As shown in Figure 1, at a certain instant t, the coordinates of the center point of the unit body are (x, y, z), and the density and velocity are respectively $\rho , u$.

In the x-direction, for example, by expanding the Taylor series and omitting the second-order and higher items in the series, the velocities and densities of the left and right sides are as follows: $u_x-\frac{\partial u_x}{\partial x}\frac{dx}{2}$ and $u_x+\frac{\partial u_x}{\partial x}\frac{dx}{2}$, $\rho -\frac{\partial \rho }{\partial x}\frac{dx}{2}$ and $\rho +\frac{\partial \rho }{\partial x}\frac{dx}{2}$. Since each boundary area of the micro unit body is small, it can be considered that the velocity and density of each point on the same surface are the same.
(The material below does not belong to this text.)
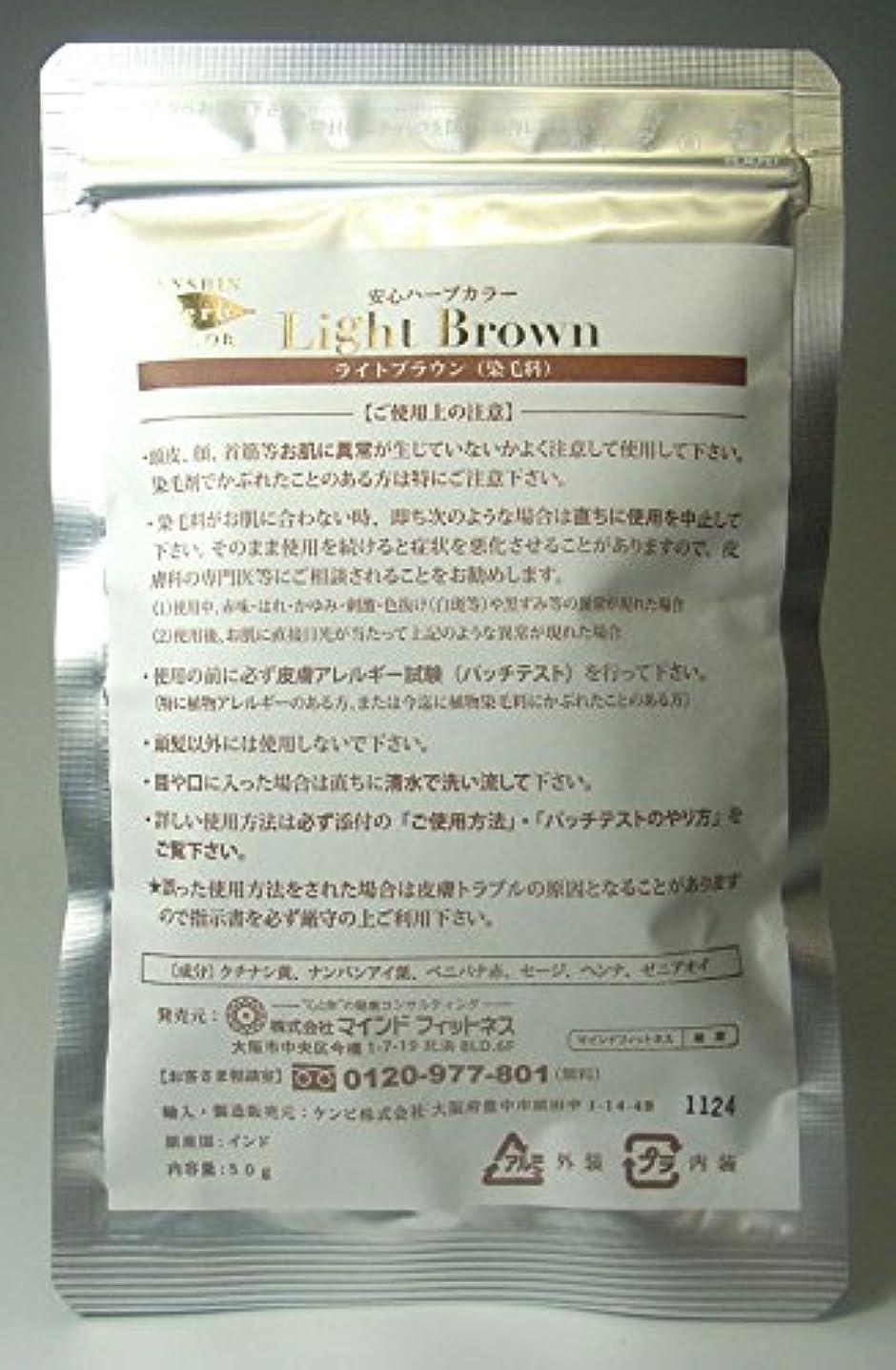 ウルル資格導入する安心ハーブカラー?ライトブラウン(メーカー公式)/【東京ビッグサイトでのダイエット&ビューティーフェア2019出展により9月7日から11日まで受注のみ。出荷開始は12日木曜日となります。】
Therefore, in the dt time period, the difference between the mass of the liquid flowing in and out of the unit body in the x direction can be expressed as:

$$\begin{gathered} (\rho +\frac{\partial \rho }{\partial x}\frac{dx}{2})(u_x+\frac{\partial u_x}{\partial x}\frac{dx}{2})dydzdt-(\rho -\frac{\partial \rho }{\partial x}\frac{dx}{2}\left)\right(u_x-\frac{\partial u_x}{\partial x}\frac{dx}{2})dydzdt \\ =\frac{\partial \left(\rho u_x\right)}{\partial x}dxdydzdt \end{gathered}$$

(2)

Similarly, the difference between the mass of the liquid flowing in and out of the unit body along the y z direction is $\frac{\partial \left(\rho u_y\right)}{\partial y}dxdydzdt$ and $\frac{\partial \left(\rho u_z\right)}{\partial z}dxdydzdt$.

According to the law of conservation of mass, during the dt period, the difference between the mass of the liquid flowing out and in the unit is equal to the change in mass in the unit. which is

$$[\frac{\partial \left(\rho u_x\right)}{\partial x}+\frac{\partial \left(\rho u_y\right)}{\partial y}+\frac{\partial \left(\rho u_z\right)}{\partial z}]dxdydzdt=-\frac{\partial }{\partial t}\left(\rho dxdydz\right)dt$$

(3)

After simplification, the differential form of the continuity equation in the Cartesian coordinate system is obtained:

$$\frac{\partial \rho }{\partial t}+\frac{\partial \left(\rho u_x\right)}{\partial x}+\frac{\partial \left(\rho u_y\right)}{\partial y}+\frac{\partial \left(\rho u_z\right)}{\partial z}=0$$

(4)

For a constant flow,$\frac{\partial \rho }{\partial t}=0$, the continuity equation is

$$\frac{\partial \left(\rho u_x\right)}{\partial x}+\frac{\partial \left(\rho u_y\right)}{\partial y}+\frac{\partial \left(\rho u_z\right)}{\partial z}=0$$

(5)

If the liquid is an incompressible liquid, the density derivative can be canceled out [18], then Equation (5) can be rewritten as

$$\frac{\partial \left(u_x\right)}{\partial x}+\frac{\partial \left(u_y\right)}{\partial y}+\frac{\partial \left(u_z\right)}{\partial z}=0$$

(6)

Equation (6) is the infiltration continuity equation, which shows that at any moment in the unit of fluid mass change rate is zero. The unit of infiltration in a direction to change the direction of infiltration must have other changes in equilibrium with it.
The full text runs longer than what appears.